2 Dead Sea Scrolls Never Before Seen in Public Are on Display in This US City
Two authentic manuscripts from the Dead Sea Scrolls are on public display for the first time ever at a six-month exhibit in Denver, which opened Friday and includes hundreds of other artifacts from the Israel Antiquities Authority to show life in Bible times.
One of the scrolls, which dates back to the late first century B.C., deals with matters of ritual purity and impurity, and the other one is about morality for learned disciples, according to Haaretz.
As many as 20 scrolls are on display at the "Dead Sea Scrolls" Exhibition at the Denver Museum of Nature and Science, and will be sent back to the Israel Antiquities Authority six months later.
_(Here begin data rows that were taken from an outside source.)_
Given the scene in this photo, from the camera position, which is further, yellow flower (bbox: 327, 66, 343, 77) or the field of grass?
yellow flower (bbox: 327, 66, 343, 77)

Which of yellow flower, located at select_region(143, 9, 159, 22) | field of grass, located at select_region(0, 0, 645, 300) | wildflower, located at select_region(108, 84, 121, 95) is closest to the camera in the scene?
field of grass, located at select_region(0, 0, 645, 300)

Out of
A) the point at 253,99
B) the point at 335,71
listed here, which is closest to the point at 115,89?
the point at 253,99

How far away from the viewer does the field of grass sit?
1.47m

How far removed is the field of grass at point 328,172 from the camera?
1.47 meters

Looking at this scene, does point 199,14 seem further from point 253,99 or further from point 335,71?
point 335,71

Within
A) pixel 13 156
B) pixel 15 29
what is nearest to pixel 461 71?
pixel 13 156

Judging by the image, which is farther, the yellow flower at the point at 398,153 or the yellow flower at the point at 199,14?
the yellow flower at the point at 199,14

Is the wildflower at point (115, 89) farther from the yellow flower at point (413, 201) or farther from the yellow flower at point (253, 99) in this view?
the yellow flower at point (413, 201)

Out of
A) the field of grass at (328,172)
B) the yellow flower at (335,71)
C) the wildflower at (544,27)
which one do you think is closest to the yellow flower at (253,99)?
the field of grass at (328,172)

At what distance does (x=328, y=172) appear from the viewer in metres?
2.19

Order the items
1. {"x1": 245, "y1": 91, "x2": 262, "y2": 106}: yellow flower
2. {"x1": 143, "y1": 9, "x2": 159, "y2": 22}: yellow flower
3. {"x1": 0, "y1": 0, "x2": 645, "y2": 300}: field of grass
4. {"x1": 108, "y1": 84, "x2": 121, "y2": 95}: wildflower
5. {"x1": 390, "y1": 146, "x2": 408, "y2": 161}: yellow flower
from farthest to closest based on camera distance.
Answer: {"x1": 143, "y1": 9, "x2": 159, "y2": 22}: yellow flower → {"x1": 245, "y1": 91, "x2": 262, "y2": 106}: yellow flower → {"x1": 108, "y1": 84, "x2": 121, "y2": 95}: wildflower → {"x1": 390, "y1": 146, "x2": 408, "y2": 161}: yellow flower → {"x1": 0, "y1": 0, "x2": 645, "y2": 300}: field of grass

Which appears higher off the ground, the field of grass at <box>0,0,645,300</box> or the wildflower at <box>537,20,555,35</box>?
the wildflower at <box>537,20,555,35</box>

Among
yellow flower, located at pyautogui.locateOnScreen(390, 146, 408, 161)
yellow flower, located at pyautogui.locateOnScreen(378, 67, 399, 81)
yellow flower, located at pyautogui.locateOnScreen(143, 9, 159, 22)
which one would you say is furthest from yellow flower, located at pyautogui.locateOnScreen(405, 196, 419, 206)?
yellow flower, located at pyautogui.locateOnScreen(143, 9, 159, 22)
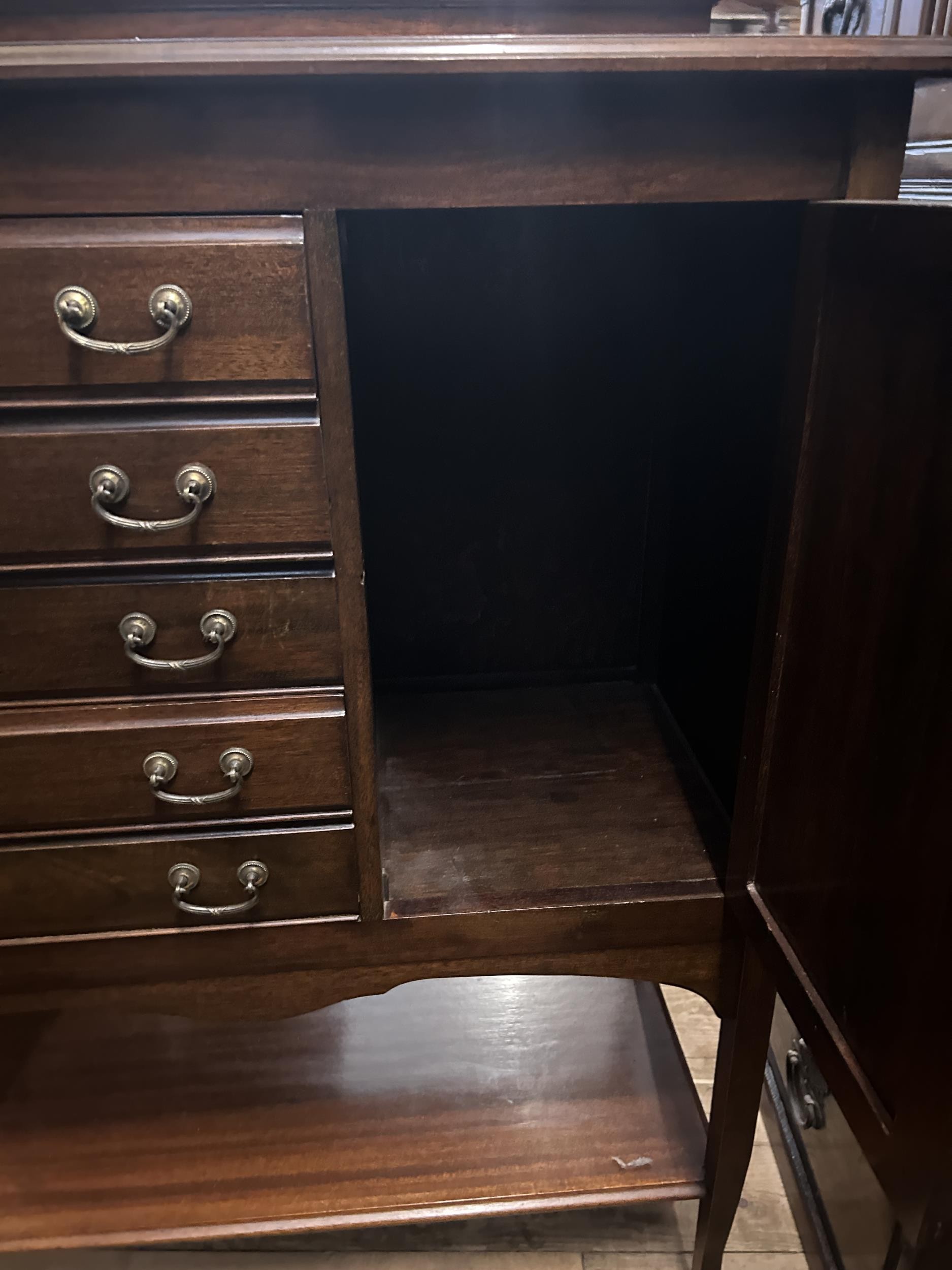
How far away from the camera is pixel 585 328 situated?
3.15 feet

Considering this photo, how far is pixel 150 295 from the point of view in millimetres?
547

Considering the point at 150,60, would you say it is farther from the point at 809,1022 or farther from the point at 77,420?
the point at 809,1022

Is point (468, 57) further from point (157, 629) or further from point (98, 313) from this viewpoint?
point (157, 629)

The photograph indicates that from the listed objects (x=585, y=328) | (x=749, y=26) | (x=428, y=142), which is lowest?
(x=585, y=328)

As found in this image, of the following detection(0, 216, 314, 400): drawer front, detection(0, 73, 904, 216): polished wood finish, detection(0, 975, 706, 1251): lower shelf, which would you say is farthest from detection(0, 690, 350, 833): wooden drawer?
detection(0, 975, 706, 1251): lower shelf

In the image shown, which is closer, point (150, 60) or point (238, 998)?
point (150, 60)

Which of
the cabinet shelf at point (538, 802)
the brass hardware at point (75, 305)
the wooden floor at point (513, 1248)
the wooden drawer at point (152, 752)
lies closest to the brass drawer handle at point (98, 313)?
the brass hardware at point (75, 305)

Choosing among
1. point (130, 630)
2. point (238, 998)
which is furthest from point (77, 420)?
point (238, 998)

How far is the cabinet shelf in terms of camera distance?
2.52 ft

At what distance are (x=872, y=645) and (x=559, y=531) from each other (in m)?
0.56

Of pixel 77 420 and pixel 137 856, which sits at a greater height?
pixel 77 420

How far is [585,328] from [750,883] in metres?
0.58

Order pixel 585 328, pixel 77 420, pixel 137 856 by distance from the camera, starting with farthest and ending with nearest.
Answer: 1. pixel 585 328
2. pixel 137 856
3. pixel 77 420

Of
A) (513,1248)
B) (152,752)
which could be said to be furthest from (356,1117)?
(152,752)
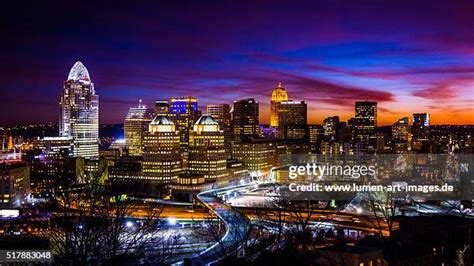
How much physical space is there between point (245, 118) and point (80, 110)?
26.2 m

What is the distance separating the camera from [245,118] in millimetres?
92312

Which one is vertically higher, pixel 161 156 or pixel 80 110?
pixel 80 110

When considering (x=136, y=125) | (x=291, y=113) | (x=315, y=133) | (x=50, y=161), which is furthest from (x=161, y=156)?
(x=291, y=113)

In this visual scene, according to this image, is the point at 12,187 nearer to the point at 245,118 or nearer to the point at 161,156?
the point at 161,156

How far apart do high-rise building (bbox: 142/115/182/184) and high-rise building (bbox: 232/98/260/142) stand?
126 feet

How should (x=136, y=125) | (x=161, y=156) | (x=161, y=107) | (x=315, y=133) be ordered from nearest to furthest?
1. (x=161, y=156)
2. (x=161, y=107)
3. (x=136, y=125)
4. (x=315, y=133)

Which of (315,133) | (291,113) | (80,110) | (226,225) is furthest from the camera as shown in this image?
(291,113)

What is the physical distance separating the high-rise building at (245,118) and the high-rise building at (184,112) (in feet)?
39.1

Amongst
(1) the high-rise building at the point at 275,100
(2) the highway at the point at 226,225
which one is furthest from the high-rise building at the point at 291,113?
(2) the highway at the point at 226,225

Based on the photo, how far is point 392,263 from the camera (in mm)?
14492

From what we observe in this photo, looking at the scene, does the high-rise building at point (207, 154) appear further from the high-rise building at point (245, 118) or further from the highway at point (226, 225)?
the high-rise building at point (245, 118)

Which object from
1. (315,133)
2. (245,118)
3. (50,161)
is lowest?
(50,161)

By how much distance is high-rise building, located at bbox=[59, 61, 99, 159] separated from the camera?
263 feet

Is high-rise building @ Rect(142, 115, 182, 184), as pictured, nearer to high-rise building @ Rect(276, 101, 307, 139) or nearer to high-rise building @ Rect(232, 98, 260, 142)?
high-rise building @ Rect(232, 98, 260, 142)
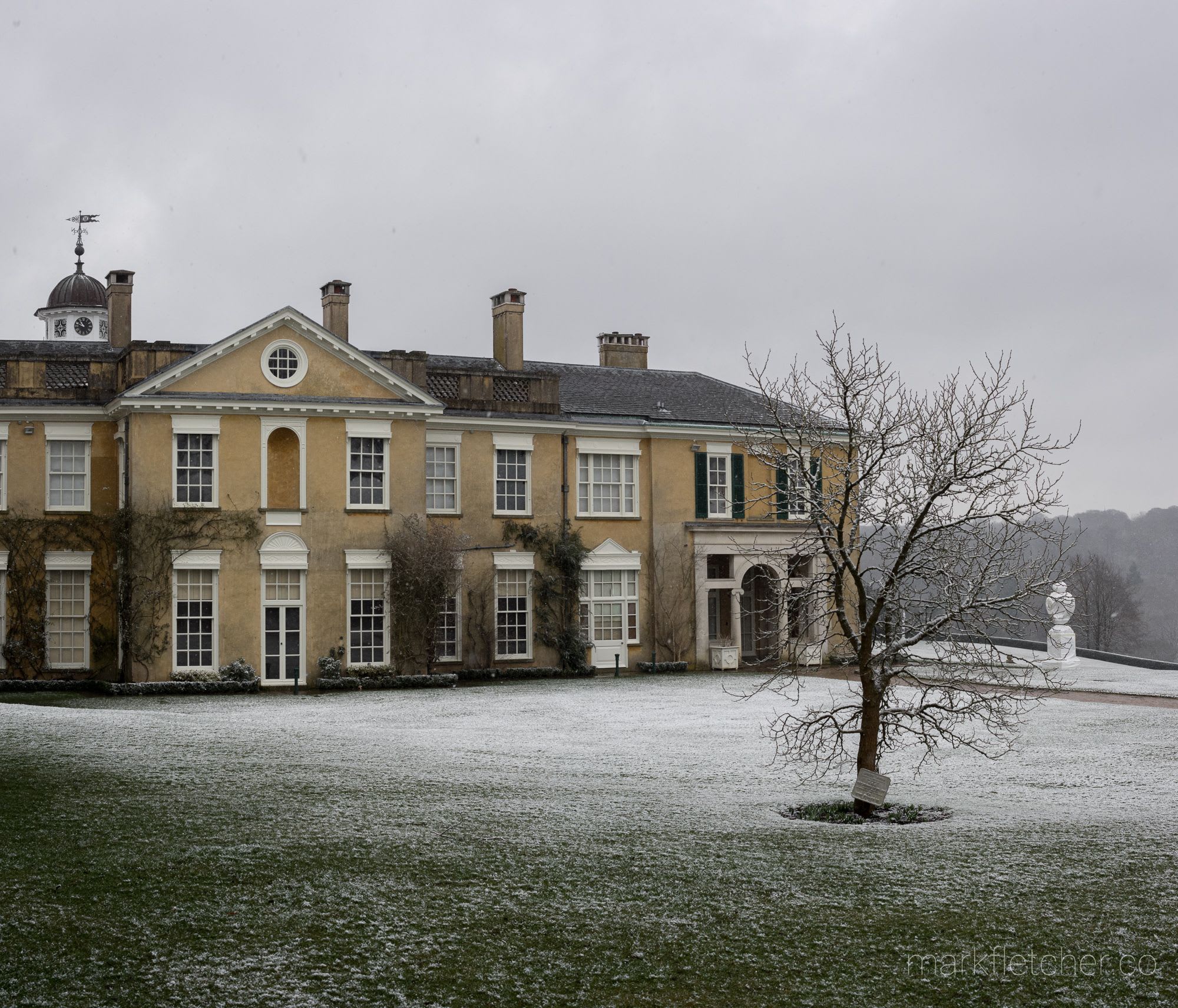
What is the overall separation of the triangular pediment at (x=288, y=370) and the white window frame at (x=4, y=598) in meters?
5.09

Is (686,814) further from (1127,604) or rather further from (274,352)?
(1127,604)

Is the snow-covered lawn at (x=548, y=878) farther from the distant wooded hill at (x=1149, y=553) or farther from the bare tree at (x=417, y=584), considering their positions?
the distant wooded hill at (x=1149, y=553)

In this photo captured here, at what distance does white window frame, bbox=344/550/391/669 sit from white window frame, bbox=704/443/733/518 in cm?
984

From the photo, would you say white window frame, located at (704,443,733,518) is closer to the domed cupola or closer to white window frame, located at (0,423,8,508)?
white window frame, located at (0,423,8,508)

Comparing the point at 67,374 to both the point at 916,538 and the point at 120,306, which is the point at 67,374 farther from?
the point at 916,538

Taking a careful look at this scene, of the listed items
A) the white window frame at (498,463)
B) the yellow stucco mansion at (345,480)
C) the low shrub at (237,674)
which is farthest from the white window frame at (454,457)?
the low shrub at (237,674)

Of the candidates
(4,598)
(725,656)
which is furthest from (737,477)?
(4,598)

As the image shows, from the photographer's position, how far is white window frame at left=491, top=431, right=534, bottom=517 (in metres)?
35.1

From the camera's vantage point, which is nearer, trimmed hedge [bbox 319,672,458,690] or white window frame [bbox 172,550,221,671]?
white window frame [bbox 172,550,221,671]

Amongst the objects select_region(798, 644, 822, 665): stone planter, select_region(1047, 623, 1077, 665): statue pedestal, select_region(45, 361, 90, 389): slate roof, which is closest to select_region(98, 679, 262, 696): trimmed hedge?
select_region(45, 361, 90, 389): slate roof

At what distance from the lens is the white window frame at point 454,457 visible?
34.4 m

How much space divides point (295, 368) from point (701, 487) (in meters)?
11.9

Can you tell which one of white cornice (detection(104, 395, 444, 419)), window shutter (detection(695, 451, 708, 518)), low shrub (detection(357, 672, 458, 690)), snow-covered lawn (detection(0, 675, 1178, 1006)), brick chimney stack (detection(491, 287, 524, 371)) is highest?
brick chimney stack (detection(491, 287, 524, 371))

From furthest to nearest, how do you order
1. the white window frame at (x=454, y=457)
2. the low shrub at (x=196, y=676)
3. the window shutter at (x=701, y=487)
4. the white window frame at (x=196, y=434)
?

The ancient Jewish religious manuscripts, written mostly on leather with a carbon-based ink by several people around 2,000 years ago, were initially found in the Qumran Caves near the Dead Sea in the 1940s.
There are 225 biblical texts included in the Dead Sea Scroll documents.
A small team has been assigned to create a new translation of the scrolls, which were written in the original Aramaic, Hebrew and Greek languages.
"There is so much yet to be known about these texts, and yet, they are so important for us to reveal a window of a hidden time, really, in terms of preservation," Alison Schofield, one of the editors and who teaches Judaic and religious studies at the University of Denver, tells 9NEWS.com. "A time when Judaism and Christianity come into being, and they hold a lot of the key for us to understand this period."
Daniel Falk from Penn State University and Martin Abegg Jr. from Trinity Western University are also part of the new translation team.
A 3-ton stone from the Western Wall in Jerusalem is among the 600 artifacts on show in Denver. The collection also includes early Christian artifacts and a document from the Bar-Kokhba Revolt, a rebellion of the Jews of the Roman province of Judea, led by Simon bar Kokhba, against the Roman Empire and which ended in 135 C.E. with the destruction of Jerusalem and banishment of the Jews.
"We want to show life in Bible times to the American public not through the biblical stories, but through real archaeological finds," Haaretz quotes Uzi Dahari, deputy director of the Israel Antiquities Authority, as saying.
The show is curated by Risa Levitt Kohn, professor of Hebrew Bible and Judaism at San Diego State University and Debora Hochman Ben-Ami of the IAA.